Les truffes sont-elles indigestes
?
Extrait de « La Truffe » de A. Chatin
[ « La
truffe me disait un jour M. Hervé Mangon, professeur à
l'Ecole des ponts et chaussées, nourrit bien et diminue
la consommation de la viande dans les pays où elle est
commune. Quand j'étais à Carpentras, j'en faisais
entrer très-utilement de 60 à 90 grammes dans mon
régime tant que durait la saison de la récolte,
généralement abondante dans les environs. »
« Contrairement
à l'idée qu'on s'en forme dans le public, la Truffe
est un aliment azoté, animalisé, très-nourrisant.
Elle peut faire partie avec avantage de l'alimentation usuelle
(Martin-Ravel). » (1)
La composition
chimique des Truffes(...), composition dans laquelle entre pour
une proportion notable, l'azote, principe essentiellement animalisé
et aliment plastique, des matières grasses et de la mannite*, aliments respiratoires comme la fécule
(autrefois signalée dans la Truffe par Bouillon-Lagrange)
et le sucre, des acides végétaux (citrique et malique)
et un principe odorant ayant au moins des qualités condimentaires,
plus des sels minéraux très-utiles à l'économie,
rend parfaitement compte des propriétés essentiellement
réparatrices qu'on s'accorde chaque jour davantage à
leur reconnaître.
Mais les propriétés
alimentaires de la Truffe seraient-elles, comme on se plaît
à le répéter, beaucoup moins sur des observations
propres que pour dire comme les autres, contre-balancées
par des qualités echauffantes de nature à limiter
la consommation du délicieux champignon ? La truffe serait-elle
d'une digestion difficile ?
Sans doute
que si, après de bons et gros dîners, comme ceux
qui sur les tables de luxe, précèdent l'apparition
de la Truffe, on ajoute à la charge de l'estomac de 100
à 200 grammes de Truffes, on ne rendra pas sa digestion
plus facile, ce qui arrivera, au contraire, par l'usage d'une
petite quantité de celles-ci, dont l'arôme est un
doux excitant. Mais il en sera tout autrement si la Truffe entre
dans le régime au lieu et place d'autres aliments.
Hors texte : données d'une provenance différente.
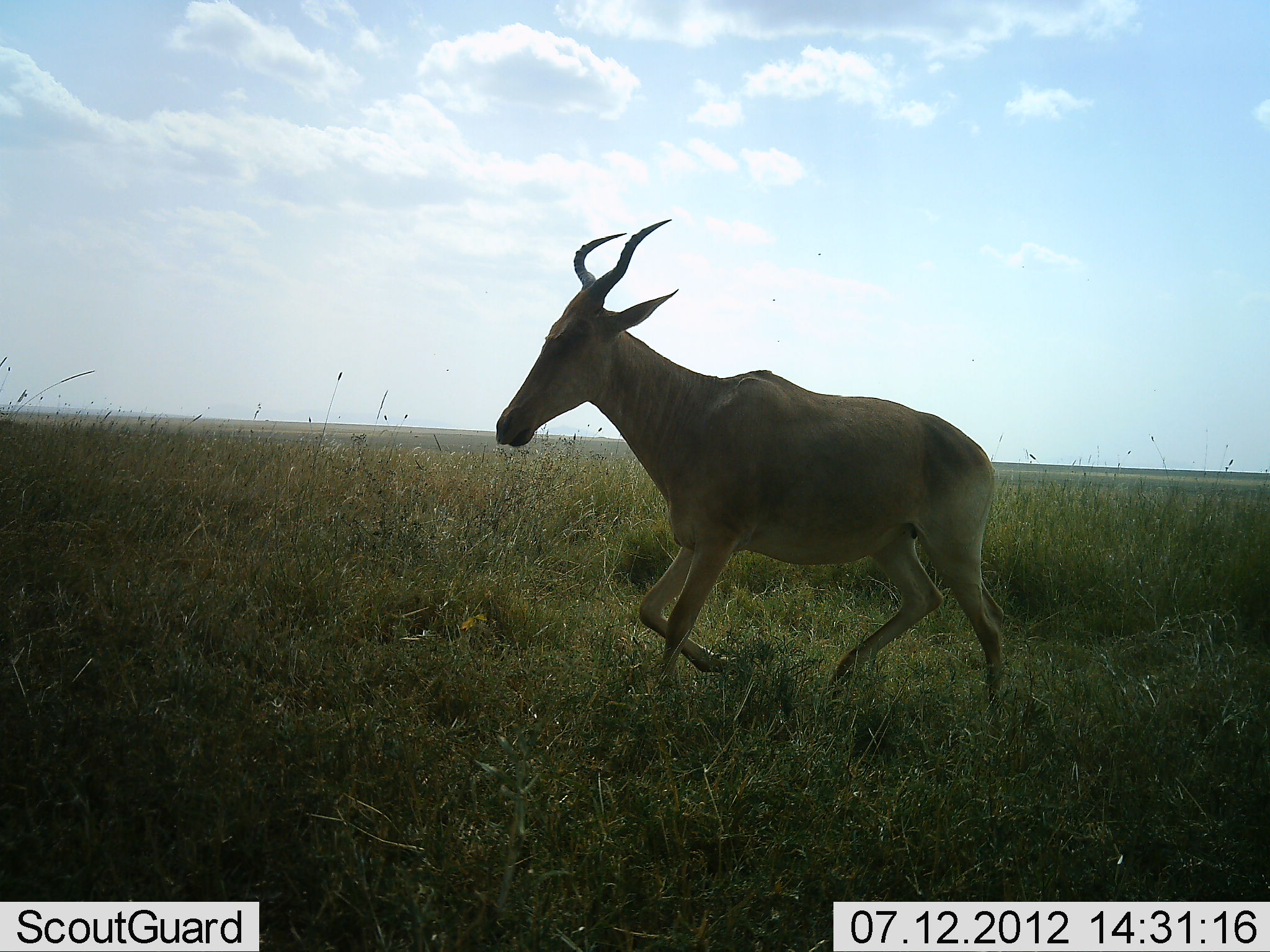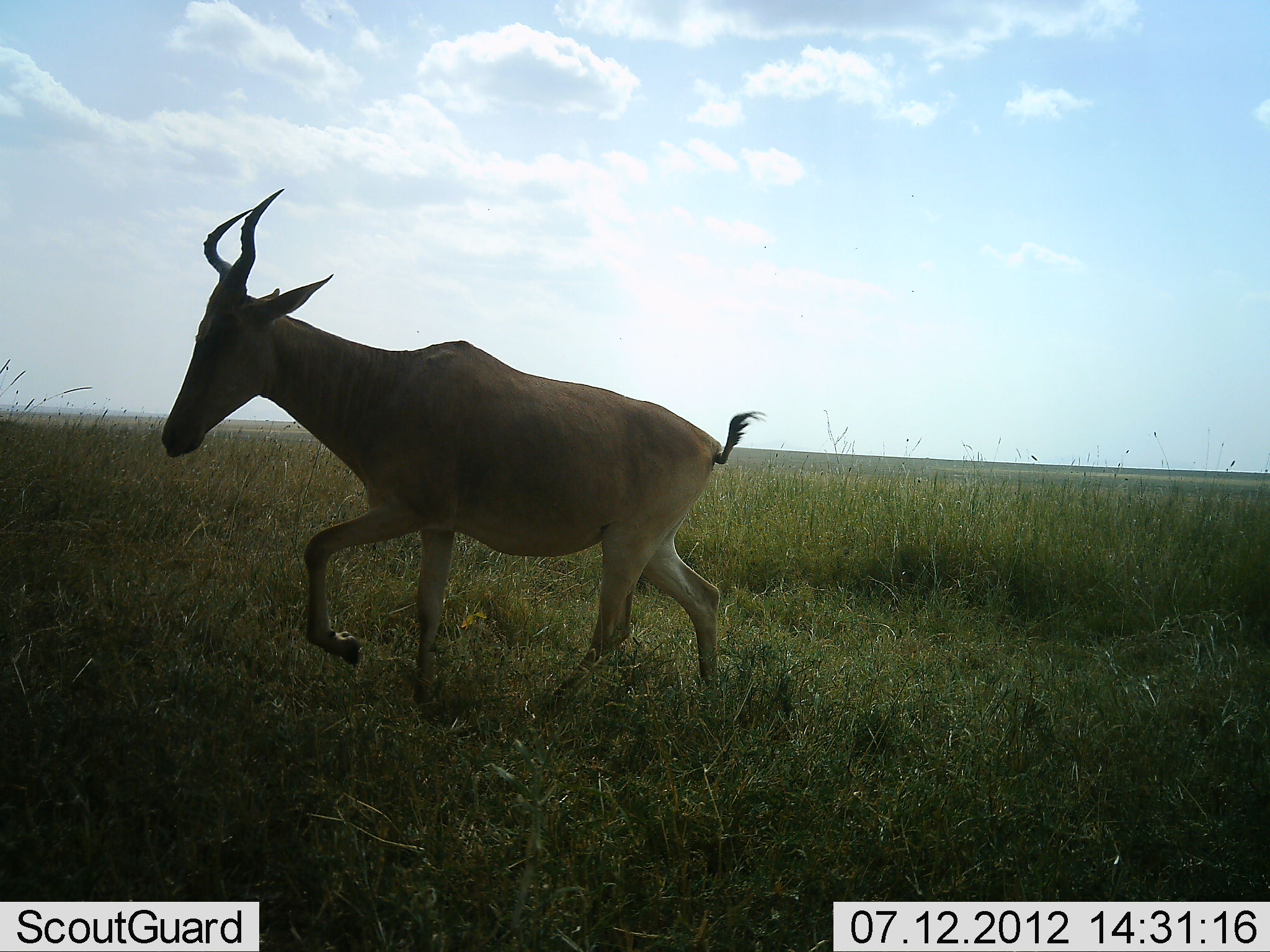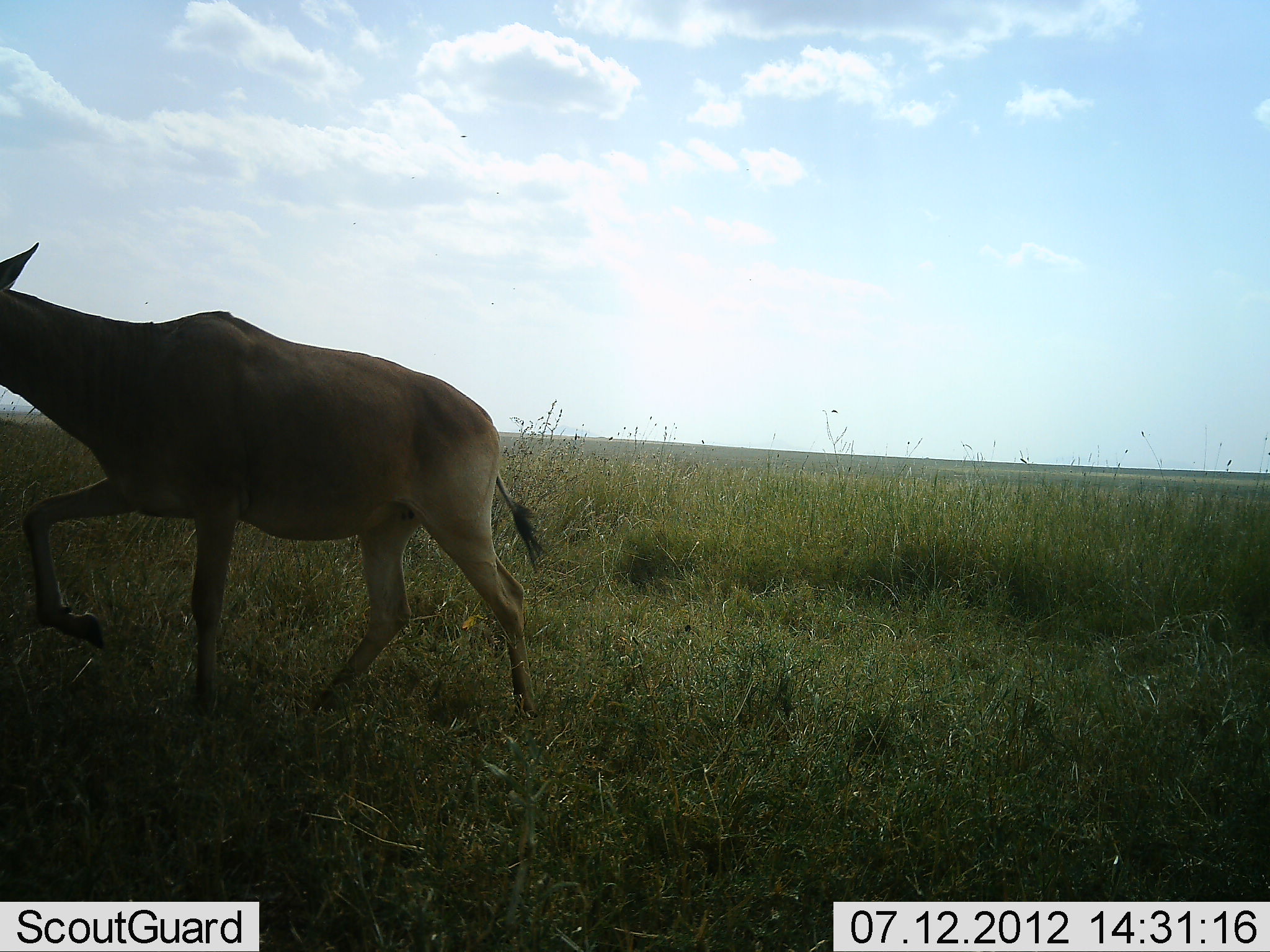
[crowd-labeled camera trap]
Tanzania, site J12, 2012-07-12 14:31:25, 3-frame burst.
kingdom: Animalia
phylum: Chordata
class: Mammalia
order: Artiodactyla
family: Bovidae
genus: Alcelaphus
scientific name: Alcelaphus buselaphus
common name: hartebeest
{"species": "hartebeest (Alcelaphus buselaphus)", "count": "1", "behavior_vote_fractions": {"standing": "0%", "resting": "0%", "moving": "100%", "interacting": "0%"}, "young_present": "0%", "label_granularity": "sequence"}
Je
pourrais citer ma propre expérience, rendue très-complète
dans le cours d'un voyage de près d'un mois dans les pays
truffiers, voyage à la suite duquel je n'ai pu reconnaître
comme fondé aucun des reproches faits à la Truffe
; mais mon témoignage s'efface devant celui de Louis XVIII,
ce roi de si grande compétence gastronomique, et pour
qui la saison des Truffes durait toujours.
Que pensez-vous des truffes ? demandait-il
un jour à son médecin Portal ; je gage que vous
les défendez à vos malades. Mais, Sire,
je les crois un peu indigestes. « Les
Truffes, docteur, ne sont pas ce qu'un vain peuple pense, »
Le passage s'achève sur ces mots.